Singkawang Media - Tiga ekor trenggiling ditemukan mati di lokasi kebakaran hutan dan lahan (karhutla) di Kelurahan Pangmilang, Kota Singkawang. Mirisnya, satwa dilindungi itu terdiri dari seekor indukan betina dan dua anaknya.

Ketiganya ditemukan tim gabungan saat melakukan penyisiran di kawasan perbatasan Sedau-Pangmilang, Kamis (17/9/2026). Tim tersebut terdiri dari Lurah Pangmilang, Koramil, Masyarakat Peduli Api (MPA), Damkar dan Satpol PP.
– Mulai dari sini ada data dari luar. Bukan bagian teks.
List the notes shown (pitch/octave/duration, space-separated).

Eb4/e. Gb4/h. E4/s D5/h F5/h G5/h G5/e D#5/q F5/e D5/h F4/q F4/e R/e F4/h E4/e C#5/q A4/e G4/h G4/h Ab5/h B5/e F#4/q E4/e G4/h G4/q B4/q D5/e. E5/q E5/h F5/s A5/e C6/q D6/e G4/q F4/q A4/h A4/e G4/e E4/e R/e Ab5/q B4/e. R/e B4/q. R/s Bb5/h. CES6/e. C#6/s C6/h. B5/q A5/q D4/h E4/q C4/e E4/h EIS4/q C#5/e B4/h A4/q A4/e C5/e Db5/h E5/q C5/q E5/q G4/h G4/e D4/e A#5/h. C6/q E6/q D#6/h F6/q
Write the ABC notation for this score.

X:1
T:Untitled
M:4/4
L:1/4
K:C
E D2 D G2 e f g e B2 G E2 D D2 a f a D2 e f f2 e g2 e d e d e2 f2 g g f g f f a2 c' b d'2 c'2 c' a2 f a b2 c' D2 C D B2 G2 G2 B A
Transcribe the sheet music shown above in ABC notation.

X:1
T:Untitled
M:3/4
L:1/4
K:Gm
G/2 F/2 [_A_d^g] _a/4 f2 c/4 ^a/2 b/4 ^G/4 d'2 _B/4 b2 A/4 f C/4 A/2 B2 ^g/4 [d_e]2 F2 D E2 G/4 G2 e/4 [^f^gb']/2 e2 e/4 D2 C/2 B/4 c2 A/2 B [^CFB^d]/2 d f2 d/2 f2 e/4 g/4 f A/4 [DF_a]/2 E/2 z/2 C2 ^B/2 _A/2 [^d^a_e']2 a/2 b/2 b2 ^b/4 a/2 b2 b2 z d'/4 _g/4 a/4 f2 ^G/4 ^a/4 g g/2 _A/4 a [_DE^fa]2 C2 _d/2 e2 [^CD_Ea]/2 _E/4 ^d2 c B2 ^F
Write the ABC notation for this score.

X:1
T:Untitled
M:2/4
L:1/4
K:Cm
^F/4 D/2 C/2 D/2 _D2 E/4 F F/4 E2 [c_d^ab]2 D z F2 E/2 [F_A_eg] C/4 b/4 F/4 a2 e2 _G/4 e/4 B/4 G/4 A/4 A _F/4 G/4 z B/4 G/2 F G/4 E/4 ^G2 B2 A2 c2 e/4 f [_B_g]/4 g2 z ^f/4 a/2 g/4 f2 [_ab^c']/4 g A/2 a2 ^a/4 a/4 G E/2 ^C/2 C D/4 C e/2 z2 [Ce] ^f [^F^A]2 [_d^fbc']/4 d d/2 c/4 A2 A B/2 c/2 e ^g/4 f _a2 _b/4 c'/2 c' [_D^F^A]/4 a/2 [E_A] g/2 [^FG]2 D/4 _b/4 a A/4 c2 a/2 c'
Lurah Pangmilang Frans Halidius mengatakan ketiga trenggiling ditemukan dalam kondisi sudah tidak bernyawa. Posisi ketiganya juga tidak berjauhan satu sama lain.

"Trenggiling ini terdiri dari satu indukan betina dan dua ekor anak," kata Frans.

Frans menjelaskan, temuan tersebut terjadi ketika tim masih melakukan pemadaman dan pendinginan di lokasi karhutla. Penyisiran dilakukan untuk memastikan tidak ada lagi titik api yang berpotensi kembali menyala.

Ketiga trenggiling tersebut diduga mati akibat panas ekstrem dan kepungan asap tebal dari kebakaran. Kondisi tersebut diduga membuat satwa itu tidak mampu menyelamatkan diri dari lokasi terdampak.

"Ketiganya mati diduga akibat hawa panas Karhutla di lokasi tersebut," ujarnya.

Temuan ini menjadi perhatian karena trenggiling merupakan satwa yang dilindungi. Bangkai ketiga satwa tersebut selanjutnya akan dilaporkan kepada Balai Konservasi Sumber Daya Alam (BKSDA) Kalimantan Barat untuk penanganan lebih lanjut.

"Rencananya penemuan ini akan kami laporkan ke BKSDA untuk penanganan lebih lanjut," pungkasnya.